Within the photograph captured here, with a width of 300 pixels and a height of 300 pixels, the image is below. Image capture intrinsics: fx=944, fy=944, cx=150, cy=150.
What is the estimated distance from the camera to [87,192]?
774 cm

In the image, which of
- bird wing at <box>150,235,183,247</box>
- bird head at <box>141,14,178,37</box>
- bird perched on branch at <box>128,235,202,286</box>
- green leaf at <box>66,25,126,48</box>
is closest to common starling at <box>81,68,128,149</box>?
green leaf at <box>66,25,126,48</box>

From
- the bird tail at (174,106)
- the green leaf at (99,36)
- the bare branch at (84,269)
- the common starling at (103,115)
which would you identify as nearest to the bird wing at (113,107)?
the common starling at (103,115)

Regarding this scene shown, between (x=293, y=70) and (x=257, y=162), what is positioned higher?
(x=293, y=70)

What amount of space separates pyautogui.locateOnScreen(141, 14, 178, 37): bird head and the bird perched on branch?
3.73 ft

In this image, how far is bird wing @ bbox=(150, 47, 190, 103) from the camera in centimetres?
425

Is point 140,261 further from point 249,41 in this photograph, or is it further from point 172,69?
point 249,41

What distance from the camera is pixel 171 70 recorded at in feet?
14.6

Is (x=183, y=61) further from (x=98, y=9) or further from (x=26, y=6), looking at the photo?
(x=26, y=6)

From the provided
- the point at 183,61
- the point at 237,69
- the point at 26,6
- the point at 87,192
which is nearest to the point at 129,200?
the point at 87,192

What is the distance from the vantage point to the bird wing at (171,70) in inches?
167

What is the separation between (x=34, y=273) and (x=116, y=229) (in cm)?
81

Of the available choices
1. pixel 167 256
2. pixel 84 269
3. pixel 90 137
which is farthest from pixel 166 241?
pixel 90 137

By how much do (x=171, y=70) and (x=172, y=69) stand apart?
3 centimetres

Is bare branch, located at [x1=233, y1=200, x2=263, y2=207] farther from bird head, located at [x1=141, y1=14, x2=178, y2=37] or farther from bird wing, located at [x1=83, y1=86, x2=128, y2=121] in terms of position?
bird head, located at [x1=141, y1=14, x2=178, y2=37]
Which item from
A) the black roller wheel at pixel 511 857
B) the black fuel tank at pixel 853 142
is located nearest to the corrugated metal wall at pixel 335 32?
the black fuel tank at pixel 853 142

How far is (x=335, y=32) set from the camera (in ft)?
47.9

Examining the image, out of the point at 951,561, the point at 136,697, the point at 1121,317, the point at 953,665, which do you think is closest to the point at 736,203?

TO BE DONE:
Return every line exactly.

TASK RESPONSE:
Within the photograph captured here, with a width of 300 pixels and a height of 300 pixels, the image is below. Image capture intrinsics: fx=944, fy=944, cx=150, cy=150.
What is the estimated distance from the camera to [87,192]?
774 cm

In the image, which of
- bird wing at <box>150,235,183,247</box>
- bird head at <box>141,14,178,37</box>
- bird perched on branch at <box>128,235,202,286</box>
- green leaf at <box>66,25,126,48</box>
is closest to common starling at <box>81,68,128,149</box>?
green leaf at <box>66,25,126,48</box>

From
- the bird tail at (174,106)
- the green leaf at (99,36)
- the bare branch at (84,269)
- the common starling at (103,115)
which would you identify as nearest to the bird wing at (113,107)?
the common starling at (103,115)

Regarding this scene shown, between (x=293, y=70) and (x=257, y=162), what is positioned higher?
(x=293, y=70)

What amount of space separates pyautogui.locateOnScreen(141, 14, 178, 37): bird head and the bird perched on branch?
3.73 ft

In this image, how far is bird wing @ bbox=(150, 47, 190, 103) from the camera in centimetres?
425

Is point 140,261 further from point 249,41 in this photograph, or is it further from point 172,69?
point 249,41

What distance from the camera is pixel 171 70 recorded at in feet?
14.6

Is (x=183, y=61) further from (x=98, y=9) or further from (x=26, y=6), looking at the photo?
(x=26, y=6)

From the provided
- the point at 183,61
- the point at 237,69
- the point at 26,6
- the point at 87,192
which is nearest to the point at 129,200?
the point at 87,192

What is the distance from the vantage point to the bird wing at (171,70) in inches?
167

What is the separation between (x=34, y=273) and (x=116, y=229) (in cm)?
81

Of the available choices
1. pixel 167 256
2. pixel 84 269
3. pixel 90 137
which is farthest from pixel 166 241?
pixel 90 137

By how much do (x=171, y=70) and (x=172, y=69) stand apart?
3 centimetres

Is bare branch, located at [x1=233, y1=200, x2=263, y2=207] farther from bird head, located at [x1=141, y1=14, x2=178, y2=37] or farther from bird wing, located at [x1=83, y1=86, x2=128, y2=121] in terms of position?
bird head, located at [x1=141, y1=14, x2=178, y2=37]
Which item from
A) the black roller wheel at pixel 511 857
B) the black fuel tank at pixel 853 142
is located nearest to the corrugated metal wall at pixel 335 32?
the black fuel tank at pixel 853 142

How far is (x=335, y=32) set from the camera (in ft)?
47.9

Examining the image, out of the point at 951,561, the point at 136,697, the point at 1121,317, the point at 953,665, which do you think is closest to the point at 736,203?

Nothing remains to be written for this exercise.